New releases 1/28/20

Top Hits
Terminator: Dark Fate (action, Arnold Schwarzenegger. Rotten Tomatoes: 70%. Metacritic: 54. From A.O. Scott’s New York Times review: “There are a number of reasons to like “Terminator: Dark Fate” — Linda Hamilton’s scowl, Arnold Schwarzenegger’s stubble, MacKenzie Davis’s athleticism — but my favorite thing about this late addition to a weary franchise is how little it cares about timeline continuity.” Read more…)

Harriet (Harriet Tubman biopic, Cynthia Erivo. Rotten Tomatoes: 73%. Metacritic: 66. From A.O. Scott’s New York Times review: “‘Harriet,’ directed by Kasi Lemmons [‘Eve’s Bayou,’ ‘Black Nativity’] and anchored by Cynthia Erivo’s precise and passionate performance in the title role, might not be exactly what my correspondent had in mind, but it is a rousing and powerful drama, respectful of both the historical record and the cravings of modern audiences. The story of Tubman’s escape from enslavement on a Maryland farm and her subsequent leadership in the underground railroad is conveyed in bold, emphatic strokes. Villainy and virtue are clearly marked, and the evil that Tubman resisted is illuminated alongside her bravery.” Read more…)

Ms. Purple (drama, Jake Choi. Rotten Tomatoes: 78%. Metacritic: 71. A New York Times Critic’s Pick. From Jeannette Catsoulis’ Times review: “Following two deeply damaged siblings, each lacking a place in the world, Justin Chon’s ‘Ms. Purple’ seems named not for a character, but for a state of mind that’s been a long time brewing. Purple is also the color of the traditional South Korean dress obediently worn one evening by Kasie [Tiffany Chu], 23, at the insistence of her rich, entitled boyfriend [Tony Kim]. But in the United States, where the film takes place, purple vividly signifies daring and defiance, independence and strength. That demands a personality to match, and Kasie is a woman controlled by the demands of men.” Read more…)

Supplied data
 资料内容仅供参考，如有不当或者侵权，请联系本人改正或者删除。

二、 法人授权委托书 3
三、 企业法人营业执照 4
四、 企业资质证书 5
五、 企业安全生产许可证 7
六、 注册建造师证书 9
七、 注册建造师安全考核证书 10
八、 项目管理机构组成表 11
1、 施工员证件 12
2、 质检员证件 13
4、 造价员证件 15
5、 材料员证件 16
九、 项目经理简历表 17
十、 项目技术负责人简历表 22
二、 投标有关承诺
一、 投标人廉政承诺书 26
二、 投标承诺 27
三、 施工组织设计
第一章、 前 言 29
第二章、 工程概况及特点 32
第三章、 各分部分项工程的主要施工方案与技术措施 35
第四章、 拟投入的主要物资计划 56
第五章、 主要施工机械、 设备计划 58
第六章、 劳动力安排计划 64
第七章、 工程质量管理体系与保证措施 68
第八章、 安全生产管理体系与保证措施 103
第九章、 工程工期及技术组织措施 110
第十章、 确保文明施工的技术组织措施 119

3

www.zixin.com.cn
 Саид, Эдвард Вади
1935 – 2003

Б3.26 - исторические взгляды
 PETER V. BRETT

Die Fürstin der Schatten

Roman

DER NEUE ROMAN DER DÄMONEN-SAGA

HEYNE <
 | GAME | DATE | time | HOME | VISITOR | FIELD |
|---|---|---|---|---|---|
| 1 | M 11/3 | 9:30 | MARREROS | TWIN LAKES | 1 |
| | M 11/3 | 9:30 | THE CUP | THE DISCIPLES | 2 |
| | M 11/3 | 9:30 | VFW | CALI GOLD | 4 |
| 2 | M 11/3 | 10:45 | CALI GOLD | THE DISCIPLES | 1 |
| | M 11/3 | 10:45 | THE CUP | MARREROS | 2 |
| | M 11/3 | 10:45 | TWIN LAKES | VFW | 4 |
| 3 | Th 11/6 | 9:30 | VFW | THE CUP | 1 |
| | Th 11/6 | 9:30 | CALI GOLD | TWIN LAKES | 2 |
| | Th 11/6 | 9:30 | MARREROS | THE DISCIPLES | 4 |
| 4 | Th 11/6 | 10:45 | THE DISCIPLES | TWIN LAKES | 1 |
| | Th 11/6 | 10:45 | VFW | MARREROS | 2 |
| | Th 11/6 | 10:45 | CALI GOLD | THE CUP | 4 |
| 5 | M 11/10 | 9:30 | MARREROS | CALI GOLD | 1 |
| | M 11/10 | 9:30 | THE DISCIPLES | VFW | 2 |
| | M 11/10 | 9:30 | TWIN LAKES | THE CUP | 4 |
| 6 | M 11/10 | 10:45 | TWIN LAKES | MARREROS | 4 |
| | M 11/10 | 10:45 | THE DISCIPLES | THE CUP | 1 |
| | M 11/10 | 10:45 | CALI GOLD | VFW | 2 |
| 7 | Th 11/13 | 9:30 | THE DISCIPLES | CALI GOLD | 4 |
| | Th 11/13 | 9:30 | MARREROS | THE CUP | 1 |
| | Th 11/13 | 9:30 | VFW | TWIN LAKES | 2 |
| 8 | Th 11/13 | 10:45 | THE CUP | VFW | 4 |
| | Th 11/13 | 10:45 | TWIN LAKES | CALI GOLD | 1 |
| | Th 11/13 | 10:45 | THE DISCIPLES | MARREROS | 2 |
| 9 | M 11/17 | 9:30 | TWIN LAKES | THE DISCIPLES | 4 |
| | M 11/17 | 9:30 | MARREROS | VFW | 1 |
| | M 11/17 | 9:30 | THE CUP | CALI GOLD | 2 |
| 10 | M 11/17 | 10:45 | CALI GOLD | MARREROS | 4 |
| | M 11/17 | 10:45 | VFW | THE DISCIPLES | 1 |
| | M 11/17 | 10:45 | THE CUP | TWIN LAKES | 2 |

What to produce
Carry on the list of new movie releases from where it stops, after the entry for "Ms. Purple."

Output for this task
Motherless Brooklyn (drama/mystery, Edward Norton. Rotten Tomatoes: 62%. Metacritic: 60. From A.O. Scott’s New York Times review: “Admirers of [Jonathan] Lethem’s novel may find themselves puzzled by what Norton has done with it. He has moved the action backward in time and dramatically expanded its scope, replacing modesty, irony and charm with earnest, sometimes overstrained ambition. But filmmakers don’t owe literary works their reverence, just their intelligence, and ‘Motherless Brooklyn’ is a very smart movie, bristling with ideas about history, politics, art and urban planning.” Read more…)

Battle of Jangsari (war drama, Kim Myung-min. Rotten Tomatoes: 50%.)

New Blu-Ray
Terminator: Dark Fate

New Foreign DVDs
Parasite (South Korea, comedy/drama, Kang-ho Song. Rotten Tomatoes: 99%. Metacritic: 96. A New York Times Critic’s Pick. From Manohla Dargis’ Times review: “Midway through the brilliant and deeply unsettling ‘Parasite,’ a destitute man voices empathy for a family that has shown him none. “They’re rich but still nice,” he says, aglow with good will. His wife has her doubts. “They’re nice because they’re rich,” she counters. With their two adult children, they have insinuated themselves into the lives of their pampered counterparts. It’s all going so very well until their worlds spectacularly collide, erupting with annihilating force. Comedy turns to tragedy and smiles twist into grimaces as the real world splatters across the manicured lawn. The story takes place in South Korea but could easily unfold in Los Angeles or London.” Read more…)

Museo (Mexico, crime/drama, Gael Garcia Bernal. Rotten Tomatoes: 87%. Metacritic: 86. From A.O. Scott’s New York Times review: “In spite of a meandering story and some fuzzy passages, there is a touch of magic in ‘Museo,’ a sense of wonder and curiosity that imparts palpable excitement. Some of that is the intimation of a strong and original cinematic voice evolving toward the realization of its full potential — the feeling that you might be in the presence of someone who could become the next great Mexican filmmaker.” Read more…)

All About My Mother (Spain, 1999, Almodovar-directed drama, Criterion Collection, Cecilia Roth. Rotten Tomatoes: 98%. Metacritic: 87. From Janet Maslin’s 1999 New York Times review [requires log-in]: “This year’s New York Film Festival opens tonight with the marvelous ‘All About My Mother,’ a whole new order of Almodóvar extravaganza. It depends, as so many things do, upon the kindness of strangers. Starting at that place in Mr. Almodóvar’s great big heart where womanhood, artifice, Tennessee Williams, Truman Capote and ‘All About Eve’ collide, it weaves life and art into a rich tapestry of love, loss and compassion. This film’s assorted females — real, theatrical or would-be — move past the nervous breakdown stage and on to something much more forgiving.” Read more…)

New American Back Catalog DVDs (post-1960)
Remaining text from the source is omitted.